Like many of you, The Weedicle wondered who the hell those dudes are who were walking around on Joe College Day in black graduation gear and sunglasses. We see them around at LDOC and first day of classes and wonder, how can we best fuck with them? (Is throwing funnel cake at a man in a black cloak a bad idea? Apparently not.) But, instead, we decided to hit the University archives. What we’ve found is below, but before you go about making your own secret society, what makes these secret societies legit is that they have advisors in the administration or in the faculty and the University knows of, and possibly condones, their existence.
ALLEGEDLY ACTIVE SECRET SOCIETIES:
Old Trinity Club: These would be the aforementioned toolbags in capes and sunglasses (they’re shouting out “Eruditio et Religio” if you can’t hear them). Founded in 1955, Old Trinity Club was created because some guy was pissed off he didn’t get into the Order of the Red Friars (seriously). Today, rumor has it, they’re more like an all-male drinking club. Certain fraternities send some of their senior brothers to be a part of those fun little fashion shows they put on a few times a year. They have an advisor in the administration, but it is unknown to what extent they wield their influence today. They also seem to spend a lot of their time drinking behind the Allen Building. Fratacular.
C.I.: This is an an all-male group whose members are interested in careers in finance. The group is composed of not only seniors, but also promising sophomores.
“T.S.”: Rumor has it that a new secret society has formed, possibly before 2006. Certain administrators seem to know of its existence. This society is so secret, we don’t even know its full name. It is an all-male society (no homo?) and may have between 12 to 20 members from the sophomore, junior, and senior classes. The Weedicle wants to know more about T.S., so if you know anything, shoot us an e-mail at email@example.com.
ALLEGEDLY INACTIVE SOCIETIES:
Order of the Red Friars: Founded in 1913, the Red Friars was composed of seven male seniors. In 1925, a similar female society was created by the Red Friars, the Order of the White Duchy. The bell in Kilgo House J was hung by the Friars in 1950. The Friars were members of self-important Duke organizations such as student government and fraternities, who worked together under common goals and ideologies to improve Duke. In 1971, the society voluntarily disbanded, as sentiment on campus had turned against perceived elitism and the group was seen in a negative light.

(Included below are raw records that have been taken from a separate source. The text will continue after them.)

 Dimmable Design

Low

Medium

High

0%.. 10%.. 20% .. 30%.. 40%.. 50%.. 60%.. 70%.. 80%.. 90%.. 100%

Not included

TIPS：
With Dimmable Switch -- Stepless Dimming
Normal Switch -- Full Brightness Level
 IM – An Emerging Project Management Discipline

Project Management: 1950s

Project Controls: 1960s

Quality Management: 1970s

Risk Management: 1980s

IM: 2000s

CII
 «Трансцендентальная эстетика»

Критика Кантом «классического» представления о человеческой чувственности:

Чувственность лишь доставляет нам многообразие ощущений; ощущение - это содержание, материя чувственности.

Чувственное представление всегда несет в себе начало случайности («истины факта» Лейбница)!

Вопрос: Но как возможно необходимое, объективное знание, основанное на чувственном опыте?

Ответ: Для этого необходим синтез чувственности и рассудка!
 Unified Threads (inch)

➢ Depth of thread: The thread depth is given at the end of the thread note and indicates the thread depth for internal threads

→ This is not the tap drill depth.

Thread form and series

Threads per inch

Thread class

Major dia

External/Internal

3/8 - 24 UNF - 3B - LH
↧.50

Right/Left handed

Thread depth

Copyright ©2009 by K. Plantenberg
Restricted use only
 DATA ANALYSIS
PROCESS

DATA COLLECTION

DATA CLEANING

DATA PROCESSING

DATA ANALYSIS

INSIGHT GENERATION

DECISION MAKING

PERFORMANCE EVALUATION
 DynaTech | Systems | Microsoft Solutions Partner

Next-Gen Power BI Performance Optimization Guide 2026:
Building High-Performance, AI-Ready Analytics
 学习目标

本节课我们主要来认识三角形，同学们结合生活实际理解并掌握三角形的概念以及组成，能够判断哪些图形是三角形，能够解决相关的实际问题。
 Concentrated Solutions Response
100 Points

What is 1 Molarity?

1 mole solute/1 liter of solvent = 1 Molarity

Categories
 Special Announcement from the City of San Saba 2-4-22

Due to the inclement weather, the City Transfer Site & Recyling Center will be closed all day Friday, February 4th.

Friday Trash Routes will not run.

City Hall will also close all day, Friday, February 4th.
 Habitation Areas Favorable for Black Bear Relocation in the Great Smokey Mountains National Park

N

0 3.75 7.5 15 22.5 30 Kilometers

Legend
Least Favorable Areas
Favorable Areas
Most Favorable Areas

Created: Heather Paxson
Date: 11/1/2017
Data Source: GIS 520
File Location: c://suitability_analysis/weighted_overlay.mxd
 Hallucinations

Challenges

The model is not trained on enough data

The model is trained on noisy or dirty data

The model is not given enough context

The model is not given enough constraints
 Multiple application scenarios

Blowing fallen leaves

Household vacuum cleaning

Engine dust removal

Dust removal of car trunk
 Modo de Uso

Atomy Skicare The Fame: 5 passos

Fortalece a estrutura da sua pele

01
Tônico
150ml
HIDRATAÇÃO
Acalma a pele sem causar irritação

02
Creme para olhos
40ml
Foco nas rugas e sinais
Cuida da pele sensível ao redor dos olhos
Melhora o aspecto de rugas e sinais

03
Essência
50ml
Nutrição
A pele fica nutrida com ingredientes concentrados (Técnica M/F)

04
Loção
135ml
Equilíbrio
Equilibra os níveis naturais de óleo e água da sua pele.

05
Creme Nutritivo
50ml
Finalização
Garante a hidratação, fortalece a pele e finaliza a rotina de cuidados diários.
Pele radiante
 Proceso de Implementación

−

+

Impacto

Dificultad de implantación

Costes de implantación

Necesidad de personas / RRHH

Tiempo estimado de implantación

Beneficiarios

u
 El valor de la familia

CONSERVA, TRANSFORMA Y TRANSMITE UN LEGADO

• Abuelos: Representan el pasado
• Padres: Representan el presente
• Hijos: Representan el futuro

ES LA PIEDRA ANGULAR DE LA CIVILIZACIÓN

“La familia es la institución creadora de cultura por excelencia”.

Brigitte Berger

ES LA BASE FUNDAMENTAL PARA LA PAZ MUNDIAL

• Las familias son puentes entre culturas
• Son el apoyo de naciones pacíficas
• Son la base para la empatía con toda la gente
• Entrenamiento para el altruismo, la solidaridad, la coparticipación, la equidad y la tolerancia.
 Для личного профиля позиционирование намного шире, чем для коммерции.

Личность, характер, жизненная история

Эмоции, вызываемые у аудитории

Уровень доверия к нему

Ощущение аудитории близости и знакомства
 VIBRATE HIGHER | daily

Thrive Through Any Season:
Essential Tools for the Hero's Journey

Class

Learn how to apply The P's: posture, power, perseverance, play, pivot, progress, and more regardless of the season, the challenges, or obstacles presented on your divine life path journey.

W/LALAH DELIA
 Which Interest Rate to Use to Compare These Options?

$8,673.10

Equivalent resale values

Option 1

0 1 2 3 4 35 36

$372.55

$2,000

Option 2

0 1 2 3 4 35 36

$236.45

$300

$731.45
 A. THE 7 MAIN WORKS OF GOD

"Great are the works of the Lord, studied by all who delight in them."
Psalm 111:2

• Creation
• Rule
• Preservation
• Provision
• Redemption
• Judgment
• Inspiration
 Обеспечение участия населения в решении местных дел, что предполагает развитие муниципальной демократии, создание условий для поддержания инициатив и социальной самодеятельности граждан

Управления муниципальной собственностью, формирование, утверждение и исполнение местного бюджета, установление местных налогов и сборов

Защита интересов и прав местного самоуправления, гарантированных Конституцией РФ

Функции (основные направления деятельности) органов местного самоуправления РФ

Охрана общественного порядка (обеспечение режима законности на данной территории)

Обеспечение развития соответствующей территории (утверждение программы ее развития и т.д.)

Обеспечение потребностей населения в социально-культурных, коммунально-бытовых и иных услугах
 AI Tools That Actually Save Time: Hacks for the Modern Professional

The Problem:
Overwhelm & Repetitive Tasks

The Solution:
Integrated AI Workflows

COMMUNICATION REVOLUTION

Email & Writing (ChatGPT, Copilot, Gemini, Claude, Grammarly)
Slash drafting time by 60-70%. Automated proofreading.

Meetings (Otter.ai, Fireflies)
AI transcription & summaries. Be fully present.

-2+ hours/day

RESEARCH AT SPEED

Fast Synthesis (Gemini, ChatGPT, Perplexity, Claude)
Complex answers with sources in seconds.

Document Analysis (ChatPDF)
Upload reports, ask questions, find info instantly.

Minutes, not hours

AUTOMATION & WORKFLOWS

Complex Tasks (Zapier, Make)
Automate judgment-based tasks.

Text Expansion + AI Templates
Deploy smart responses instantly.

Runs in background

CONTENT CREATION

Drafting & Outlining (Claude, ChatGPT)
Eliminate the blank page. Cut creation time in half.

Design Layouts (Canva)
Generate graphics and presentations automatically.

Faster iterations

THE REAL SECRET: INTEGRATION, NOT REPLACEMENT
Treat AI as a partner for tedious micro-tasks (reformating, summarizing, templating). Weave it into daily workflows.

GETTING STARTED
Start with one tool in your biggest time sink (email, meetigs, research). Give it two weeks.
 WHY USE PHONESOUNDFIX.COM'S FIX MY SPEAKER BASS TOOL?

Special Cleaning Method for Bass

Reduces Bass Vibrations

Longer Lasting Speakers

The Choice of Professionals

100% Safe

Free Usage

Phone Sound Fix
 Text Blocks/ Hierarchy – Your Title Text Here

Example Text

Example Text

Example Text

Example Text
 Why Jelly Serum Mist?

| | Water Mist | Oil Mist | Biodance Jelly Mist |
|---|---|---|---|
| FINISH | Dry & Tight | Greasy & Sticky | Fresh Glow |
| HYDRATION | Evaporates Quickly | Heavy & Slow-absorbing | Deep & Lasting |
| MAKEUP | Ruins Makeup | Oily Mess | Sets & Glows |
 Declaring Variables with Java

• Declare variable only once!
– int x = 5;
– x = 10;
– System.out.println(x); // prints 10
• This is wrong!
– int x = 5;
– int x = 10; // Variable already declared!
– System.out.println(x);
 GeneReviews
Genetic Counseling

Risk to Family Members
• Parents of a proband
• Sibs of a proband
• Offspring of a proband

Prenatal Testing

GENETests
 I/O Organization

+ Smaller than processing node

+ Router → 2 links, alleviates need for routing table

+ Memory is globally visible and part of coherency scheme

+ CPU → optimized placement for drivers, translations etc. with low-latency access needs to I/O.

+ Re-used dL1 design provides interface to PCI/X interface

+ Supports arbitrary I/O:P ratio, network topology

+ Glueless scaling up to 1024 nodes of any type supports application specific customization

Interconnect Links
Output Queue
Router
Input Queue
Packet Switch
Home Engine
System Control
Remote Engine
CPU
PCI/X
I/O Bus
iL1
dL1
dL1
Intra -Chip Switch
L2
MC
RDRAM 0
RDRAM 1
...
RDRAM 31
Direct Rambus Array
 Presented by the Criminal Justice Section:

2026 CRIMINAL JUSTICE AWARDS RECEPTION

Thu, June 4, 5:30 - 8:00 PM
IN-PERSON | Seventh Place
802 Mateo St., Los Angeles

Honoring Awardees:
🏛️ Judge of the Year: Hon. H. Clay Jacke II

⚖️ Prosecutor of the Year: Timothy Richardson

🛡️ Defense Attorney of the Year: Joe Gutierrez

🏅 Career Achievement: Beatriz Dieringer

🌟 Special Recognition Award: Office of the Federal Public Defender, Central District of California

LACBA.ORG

The group was known to have had powerful “Honorary Members” among graduates and/or faculty/administration.
Order of the Tombs: This may have been some sort of honorary athletic fraternity that existed very briefly.
Omicron Delta Kappa: This was a semi-secretive national leadership fraternity.
Order of the White Duchy: Mentioned above as the female arm of the Order of the Red Friars.
Order of the Chair: In 1959, a group of students spoofed both Red Friars and Old Trinity Club by creating their own not-so-secret society.